To easily start the required services (Redis, QDrant), you can use the following docker-compose.yml file:


services:

  memory-redis:
    container_name: memory-redis
    restart: always
    image: redis:7
    ports:
      - "6379:6379"
    volumes:
      - memory-redis-data:/data
    healthcheck:
      test: ["CMD", "redis-cli", "ping"]
      interval: 2s
      timeout: 2s
      retries: 30
    networks:
      - memory-network

  memory-qdrant:
    container_name: memory-qdrant
    platform: linux/amd64
    image: qdrant/qdrant:v1.13.4
    restart: always
    ports:
      - "6333:6333"
      - "6334:6334"
    expose:
      - 6333
      - 6334
      - 6335
    volumes:
      - memory-qdrant-data:/qdrant/storage:z
      - ./qdrant/config.yml:/qdrant/config.yml:ro
    networks:
      - memory-network

volumes:
  memory-qdrant-data:
  memory-redis-data:

networks:
  memory-network:
    name: memory-network
    driver: bridge
    ipam:
      driver: default
      config:
        - subnet: 172.16.110.0/24

This Docker Compose stack integrates the main services for Retrieval-Augmented Generation (RAG) projects, knowledge graphs, and log monitoring:

  • Redis (in-memory DB/cache)
  • Qdrant (vector database)

Included Services

Service Port Purpose
Redis 6379 Cache, message broker
Qdrant 6333 Vector search DB (API)
Qdrant 6334 gRPC API

Requirements

  • Docker ≥ 20.10
  • Docker Compose (plugin or standalone)
  • At least 4GB RAM available (≥ 8GB recommended for Neo4j + Qdrant)

Quick Start

  1. Start the stack:

     docker compose up -d
    
  2. Check status:

     docker compose ps
    

Service Details

1. Redis (memory-redis)
  • Port: 6379
  • Persistent data: memory-redis-data
  • Usage: cache/session store for microservices, AI RAG, or NLP pipelines.
  • Integrated healthcheck.
2. Qdrant (memory-qdrant)
  • Platform: linux/amd64 (universal compatibility)
  • Ports: 6333 (REST), 6334 (gRPC)
  • Persistent data: memory-qdrant-data
  • Custom config: mounts ./qdrant/config.yml
  • Usage: vector DB for semantic search (e.g., with LangChain, Haystack…)
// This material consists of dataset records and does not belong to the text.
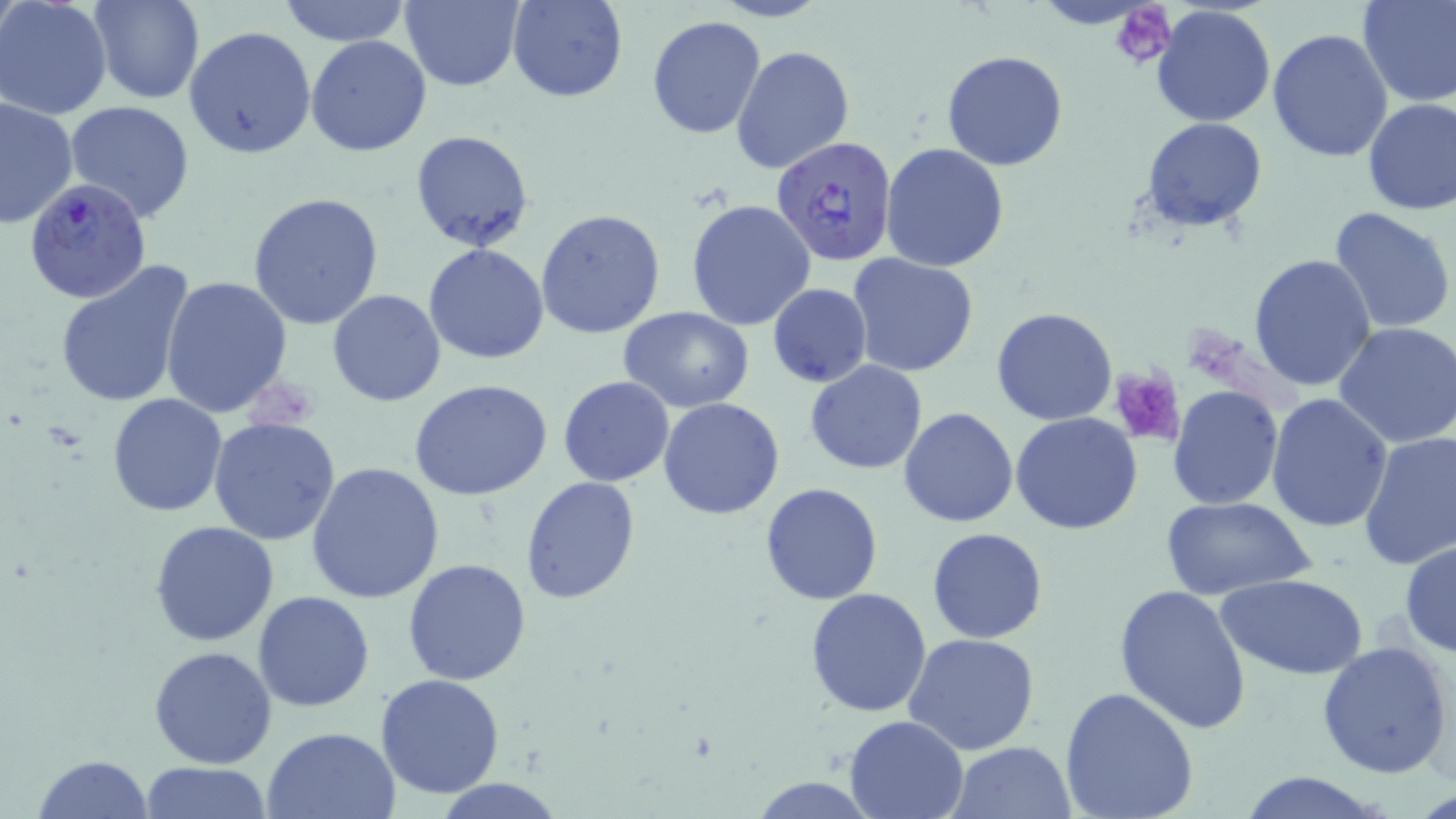
Summary:
  - Coordinate format: approximate bounding boxes as [x1, y1, x2, y2] in pixels
  - Platelet locations: [1110, 3, 1175, 69], [1112, 368, 1186, 445]
  - Uninfected red blood cell locations: [0, 0, 112, 120], [91, 0, 203, 104], [278, 0, 411, 47], [401, 0, 524, 91], [508, 0, 628, 102], [712, 0, 827, 23], [1031, 0, 1159, 28], [1358, 0, 1456, 106], [1152, 5, 1278, 128], [646, 16, 767, 138], [183, 26, 317, 160], [1268, 27, 1395, 163], [306, 35, 432, 158], [731, 45, 854, 174], [942, 49, 1069, 171], [0, 98, 78, 230], [1363, 99, 1456, 217], [65, 100, 197, 224], [1142, 117, 1267, 232], [410, 129, 534, 250], [880, 143, 1010, 271], [247, 190, 383, 330], [685, 199, 816, 330], [1328, 205, 1455, 334], [536, 208, 666, 340], [423, 244, 550, 365], [847, 252, 981, 379], [1249, 254, 1379, 393], [54, 259, 197, 409], [161, 275, 294, 416], [768, 284, 872, 387], [781, 284, 896, 462], [326, 289, 448, 407], [618, 306, 754, 413], [990, 308, 1118, 426], [1334, 320, 1456, 450], [805, 360, 927, 475], [558, 376, 674, 487], [408, 380, 555, 501], [1168, 385, 1282, 509], [107, 392, 229, 516], [1266, 394, 1394, 533], [659, 398, 785, 519], [898, 408, 1019, 528], [1012, 411, 1143, 534], [207, 416, 341, 544], [1357, 431, 1456, 570], [306, 460, 445, 603], [520, 476, 640, 605], [760, 482, 884, 605], [1161, 495, 1317, 602], [149, 521, 279, 648], [927, 527, 1049, 644], [1400, 540, 1456, 657], [402, 558, 530, 686], [1216, 574, 1368, 679], [1114, 584, 1252, 734], [804, 588, 934, 718], [253, 591, 376, 711], [904, 633, 1041, 754], [1317, 640, 1454, 779], [148, 645, 277, 769], [375, 672, 505, 799], [1059, 686, 1200, 819], [842, 715, 968, 819], [261, 726, 401, 819], [949, 741, 1075, 818], [32, 753, 153, 819], [137, 761, 273, 817], [1234, 772, 1393, 818], [747, 776, 882, 816], [433, 779, 566, 818]
  - Plasmodium falciparum-infected red blood cell locations: [770, 136, 900, 267], [24, 178, 151, 304]
  - Slide-level diagnosis: Plasmodium falciparum
  - Modality: optical microscopy
  - Field of view: single
  - Magnification: 1000x
  - Image size: 1456×819 pixels
  - Preparation: thin blood film
  - Stain: May-Grünwald-Giemsa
Networks, Volumes, and Security

  • All services are on the private Docker network memory-network (172.16.110.0/24)
  • Docker volumes: all data is persistent and will not be lost between restarts.
  • Security tip: Always change default passwords!

Service Access

FAQ & Troubleshooting

  • Q: Where is persistent data stored?
    A: In Docker volumes. Check with docker volume ls.
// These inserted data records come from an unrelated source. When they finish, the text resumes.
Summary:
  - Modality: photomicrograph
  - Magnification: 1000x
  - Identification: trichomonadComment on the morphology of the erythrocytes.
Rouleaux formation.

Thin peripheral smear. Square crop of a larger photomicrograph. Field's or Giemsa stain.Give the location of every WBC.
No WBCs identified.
  • Q: Qdrant doesn’t start on Apple Silicon?
    A: Specify platform: linux/amd64 as already set in the file.

Extra: Cleanup Example

To remove all the stack and associated data:

docker compose down -v

Grafana Logging

To enable logging compatible with Grafana and Loki, simply set the following environment variables:

  • APP_NAME: The name of your application (default: "logger")
  • LOKI_URL: The URL of your Loki instance (for example: "http://localhost:3100/loki/api/v1/push")
  • LOG_LEVEL: The desired log level (DEBUG, INFO, WARNING, ERROR, or CRITICAL)
  • APP_SERVICE: The name of the service (default: "logger_service")
  • APP_VERSION: The version of your application (default: "1.0.0")

Once these variables are set, your logs will be compatible with Grafana dashboards and Loki log aggregation.